We can check the library size (UMI number) with an empirical cumulative distribution function
plot(ECDPlot(obj))
plot(cellSizePlot(obj))
plot(genesSizePlot(obj))
#> Warning: Removed 1 row containing missing values or values outside the scale range
#> (`geom_point()`).
plot(scatterPlot(obj))
During the cleaning, every time we want to remove cells or genes
we can use the dropGenesCells()
function.
Drop cells with too many reads as they are probably doublets or multiplets
cellsSizeThr <- 6000L
obj <- addElementToMetaDataset(obj, "Cells size threshold", cellsSizeThr)
cells_to_rem <- getCells(obj)[getCellsSize(obj) > cellsSizeThr]
obj <- dropGenesCells(obj, cells = cells_to_rem)
plot(cellSizePlot(obj))
To drop cells by gene number: high genes count might also indicate doublets…
genesSizeHighThr <- 3000L
obj <- addElementToMetaDataset(obj, "Num genes high threshold", genesSizeHighThr)
cells_to_rem <- getCells(obj)[getNumExpressedGenes(obj) > genesSizeHighThr]
obj <- dropGenesCells(obj, cells = cells_to_rem)
plot(genesSizePlot(obj))
#> Warning: Removed 1 row containing missing values or values outside the scale range
#> (`geom_point()`).
Drop cells with too low genes expression as they are probably dead
genesSizeLowThr <- 500L
obj <- addElementToMetaDataset(obj, "Num genes low threshold", genesSizeLowThr)
cells_to_rem <- getCells(obj)[getNumExpressedGenes(obj) < genesSizeLowThr]
obj <- dropGenesCells(obj, cells = cells_to_rem)
plot(genesSizePlot(obj))
Cells with a too high percentage of mitochondrial genes are likely dead (or at the last problematic) cells.

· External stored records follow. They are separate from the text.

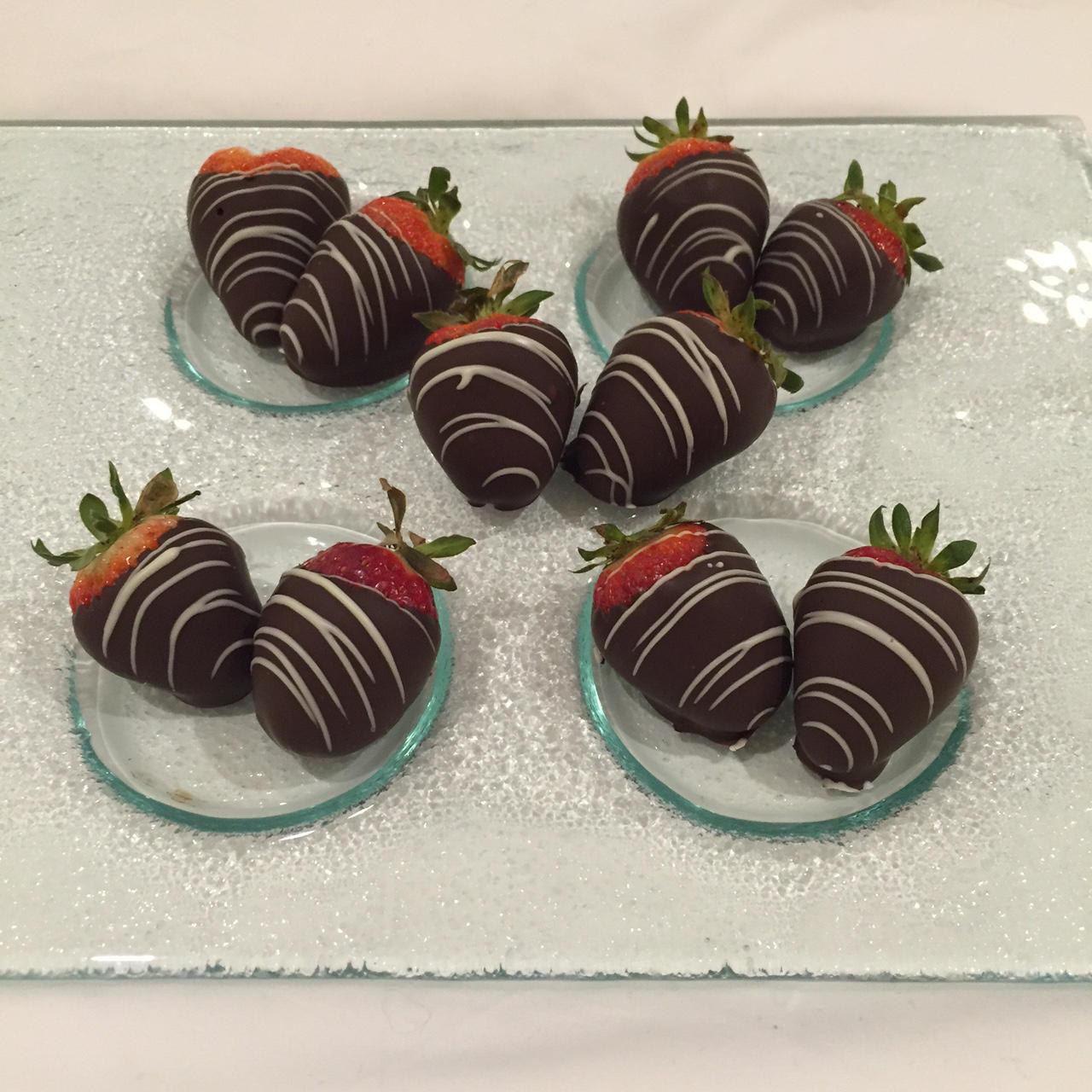 The Grove Hotel Chocolate Strawberries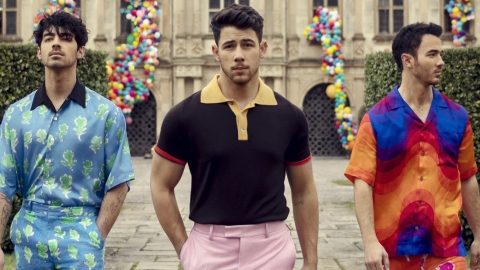 The Priyanka Chopra & Sophie Turner Tributes You Missed in the Jonas Brothers' 'Cool' | StyleCaster
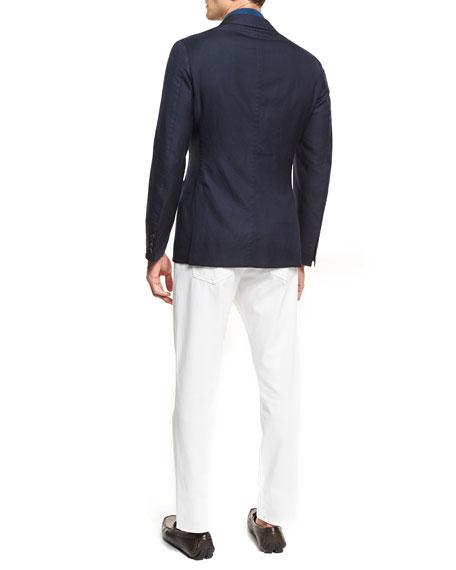 Slim-Straight Denim Jeans, White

So we drop them!
c(mitPlot, mitSizes) %<-% mitochondrialPercentagePlot(obj, genePrefix = "^Mt")
plot(mitPlot)
mitPercThr <- 1.0
obj <- addElementToMetaDataset(obj, "Mitoc. perc. threshold", mitPercThr)
cells_to_rem <- rownames(mitSizes)[mitSizes[["mit.percentage"]] > mitPercThr]
obj <- dropGenesCells(obj, cells = cells_to_rem)
c(mitPlot, mitSizes) %<-% mitochondrialPercentagePlot(obj, genePrefix = "^Mt")
plot(mitPlot)
If we do not want to consider the mitochondrial genes we can remove them before starting the analysis.
genes_to_rem <- getGenes(obj)[grep("^Mt", getGenes(obj))]
cells_to_rem <- getCells(obj)[which(getCellsSize(obj) == 0L)]
obj <- dropGenesCells(obj, genes_to_rem, cells_to_rem)
We want also to log the current status.
logThis(paste("n cells", getNumCells(obj)), logLevel = 1L)
#> n cells 859
The clean()
function estimates all the parameters for the data. Therefore, we have to run it again every time we remove any genes or cells from the data.
obj <- addElementToMetaDataset(obj, "Num drop B group", 0)
obj <- clean(obj)
#> Genes/cells selection done: dropped [4787] genes and [0] cells
#> Working on [12235] genes and [859] cells
c(pcaCellsPlot, pcaCellsData, genesPlot,
UDEPlot, nuPlot, zoomedNuPlot) %<-% cleanPlots(obj)
#> PCA: START
#> PCA: DONE
#> Hierarchical clustering: START
#> Hierarchical clustering: DONE
plot(pcaCellsPlot)
plot(genesPlot)
We can observe here that the red cells are really enriched in hemoglobin genes so we prefer to remove them. They can be extracted from the pcaCellsData
object and removed.
cells_to_rem <- rownames(pcaCellsData)[pcaCellsData[["groups"]] == "B"]
obj <- dropGenesCells(obj, cells = cells_to_rem)
obj <- addElementToMetaDataset(obj, "Num drop B group", 1)
obj <- clean(obj)
#> Genes/cells selection done: dropped [5] genes and [0] cells
#> Working on [12230] genes and [855] cells
c(pcaCellsPlot, pcaCellsData, genesPlot,
UDEPlot, nuPlot, zoomedNuPlot) %<-% cleanPlots(obj)
#> PCA: START
#> PCA: DONE
#> Hierarchical clustering: START
#> Hierarchical clustering: DONE
plot(pcaCellsPlot)
To color the PCA based on nu
(so the cells’ efficiency)
plot(UDEPlot)
UDE (color) should not correlate with principal components! This is very important.
The next part is used to remove the cells with efficiency too low.
plot(nuPlot)
We can zoom on the smallest values and, if COTAN detects a clear elbow, we can decide to remove the cells.
plot(zoomedNuPlot)
We also save the defined threshold in the metadata and re-run the estimation
UDELowThr <- 0.30
obj <- addElementToMetaDataset(obj, "Low UDE cells' threshold", UDELowThr)
obj <- addElementToMetaDataset(obj, "Num drop B group", 2)
cells_to_rem <- getCells(obj)[getNu(obj) < UDELowThr]
obj <- dropGenesCells(obj, cells = cells_to_rem)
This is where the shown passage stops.